L’assalto che la mortificazione dà ai sensi, alla sensibilità, all’immaginazione, al proprio giudizio e volere ha per scopo di purificare ed. arricchire tutte queste facoltà. I nostri cinque sensi vengono accecati dal piacere disordinato. La penitenza li rende più acuti, restituisce loro la naturale vitalità, anzi la accresce. La penitenza rischiara l’occhio della coscienza e della ragione: ci aiuta a pensare con chiarezza, a giudicare con criterio. Fortifica gli atti della volontà, eleva anche il tono della emotività: solo con la mancanza di rinnegamento e di autodisciplina si spiega la mediocrità di tanta arte devozionale, di tanti scritti pii, di tante preghiere sentimentali, di tante vite religiose.

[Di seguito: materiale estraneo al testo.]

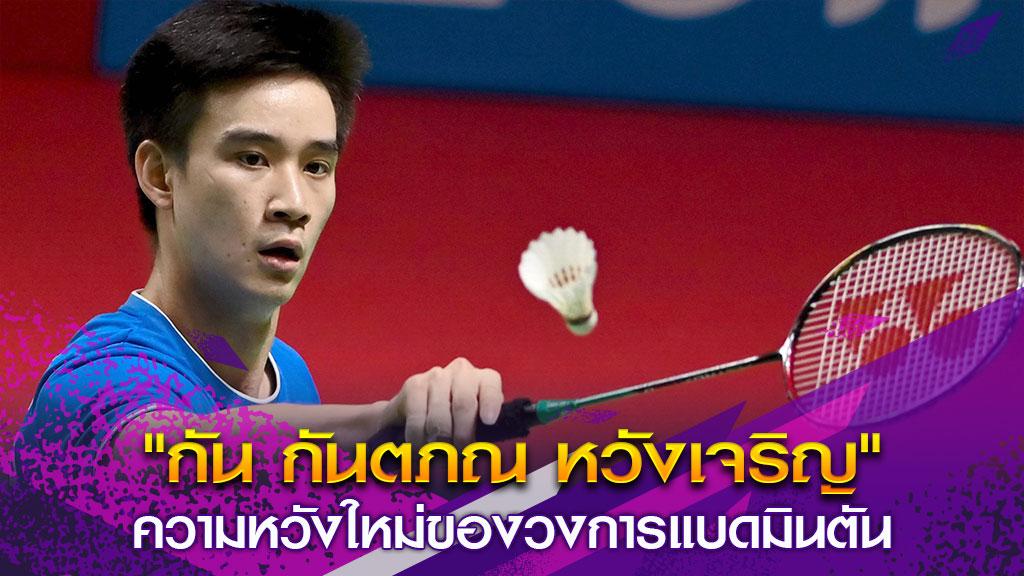 นักแบดมินตันไทย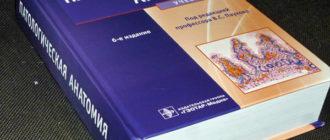 Патологическая анатомия — Струков А.И.
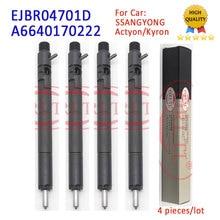 4 шт. топливный инжектор EJBR04701D (A6640170222), инжектор системы впрыска общего топлива R04701D A6640170021 для SSANGYONG Kyron Actyon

Taluni si distolgono da tutta questa emotività a buon mercato con una specie di disperazione eroica e cercano Dio in un deserto in cui le emozioni non trovano nulla che possano sostenerle. Ma anche questo può essere un errore. Perché se la nostra emotività muore davvero nel deserto, con essa muore pure la nostra umanità. Dobbiamo ritornare dal deserto come Gesù o san Giovanni, con le nostre capacità di sentire accresciute e approfondite, fortificate contro i richiami della falsità, agguerrite contro la tentazione, fatte grandi, nobili e pure.


Thomas Merton

da “Pensieri nella solitudine” di Thomas Merton (1915-1968),
trappista americano, maestro spirituale molto stimato,
ritenuto tra i più grandi scrittori spirituali del XX secolo.